5. Wide clauses cover more liabilities but are often unreasonable and therefore unenforceable; narrow clauses are more reasonably but cover fewer liabilities.
6. Investigating clauses means considering special cases such as set-off, fundamental breach, third parties. The only one worthy of review is the negligence rules for exclusions under Canada Steamship.
7. The courts have moved from strained construction of exclusion and limitations (before UCTA 1977 in the UK and then UTCCR 1999) to a more purposive approach. See Photo Production and Felton v Liverpool. Interpretation involves three rules: against the proposer (contra proferentem), strict interpretation of exclusions and using case law precedent (stare decisis).
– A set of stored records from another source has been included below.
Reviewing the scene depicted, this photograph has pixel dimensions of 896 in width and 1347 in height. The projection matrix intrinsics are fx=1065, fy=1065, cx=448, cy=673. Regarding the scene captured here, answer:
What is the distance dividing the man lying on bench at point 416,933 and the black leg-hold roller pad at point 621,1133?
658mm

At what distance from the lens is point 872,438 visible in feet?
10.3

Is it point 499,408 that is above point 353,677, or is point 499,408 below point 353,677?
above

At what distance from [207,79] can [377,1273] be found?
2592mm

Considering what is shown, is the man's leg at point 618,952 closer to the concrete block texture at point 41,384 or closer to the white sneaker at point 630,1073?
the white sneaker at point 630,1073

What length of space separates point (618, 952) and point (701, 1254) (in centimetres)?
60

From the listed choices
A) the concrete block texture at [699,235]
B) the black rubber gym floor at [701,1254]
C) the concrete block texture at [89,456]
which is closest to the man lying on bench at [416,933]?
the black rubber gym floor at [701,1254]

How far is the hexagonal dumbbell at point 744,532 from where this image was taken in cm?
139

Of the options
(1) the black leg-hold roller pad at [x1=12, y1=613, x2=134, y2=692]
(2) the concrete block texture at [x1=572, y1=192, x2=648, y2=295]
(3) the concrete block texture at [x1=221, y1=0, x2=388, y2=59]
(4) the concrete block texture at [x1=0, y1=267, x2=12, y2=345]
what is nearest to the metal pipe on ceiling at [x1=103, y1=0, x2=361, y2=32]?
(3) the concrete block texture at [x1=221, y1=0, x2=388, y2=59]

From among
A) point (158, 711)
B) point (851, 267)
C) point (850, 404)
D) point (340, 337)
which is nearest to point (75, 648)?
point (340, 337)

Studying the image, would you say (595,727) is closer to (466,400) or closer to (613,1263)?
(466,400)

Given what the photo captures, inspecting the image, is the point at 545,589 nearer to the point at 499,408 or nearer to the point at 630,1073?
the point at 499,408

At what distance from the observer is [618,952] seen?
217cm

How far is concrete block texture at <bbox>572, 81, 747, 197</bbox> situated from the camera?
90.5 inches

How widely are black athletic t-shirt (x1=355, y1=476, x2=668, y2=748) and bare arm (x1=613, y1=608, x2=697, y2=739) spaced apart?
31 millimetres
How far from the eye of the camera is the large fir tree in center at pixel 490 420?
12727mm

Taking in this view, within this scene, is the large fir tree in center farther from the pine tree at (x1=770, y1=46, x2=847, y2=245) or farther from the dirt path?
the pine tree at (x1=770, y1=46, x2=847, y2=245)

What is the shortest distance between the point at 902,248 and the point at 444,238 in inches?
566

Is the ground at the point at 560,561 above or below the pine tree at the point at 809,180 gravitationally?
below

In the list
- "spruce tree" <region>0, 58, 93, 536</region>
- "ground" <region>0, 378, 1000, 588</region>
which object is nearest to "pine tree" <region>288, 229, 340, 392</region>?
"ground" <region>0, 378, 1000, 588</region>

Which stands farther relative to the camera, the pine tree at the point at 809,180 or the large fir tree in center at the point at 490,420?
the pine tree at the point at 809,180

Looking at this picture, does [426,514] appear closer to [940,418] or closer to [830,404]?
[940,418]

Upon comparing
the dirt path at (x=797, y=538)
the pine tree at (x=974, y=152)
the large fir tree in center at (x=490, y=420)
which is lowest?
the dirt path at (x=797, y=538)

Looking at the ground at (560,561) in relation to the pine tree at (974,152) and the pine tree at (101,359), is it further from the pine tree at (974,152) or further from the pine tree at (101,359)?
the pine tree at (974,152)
8. Implementation often means a form of incorporation - signature, notice or course of dealing. In construction contracts, you also need to consider incorporation by reference.
9. UCTA 1977 applies to business to business contracts (unlike UTCCR) and makes clauses either void or only enforceable if reasonable. It is not possible to use a blue pencil to separate reasonable and unreasonable elements in a clause. Watford v Sanderson.
10. Standard form construction contracts can be standard terms of business (ToB) but are often not the other party's standard ToB as required by the English/Welsh version of UCTA. See BFP v Compair Reavell
11. De-brief involves considering cases on interpretation.
This presentation does not contain all relevant clauses and is based on English law principles.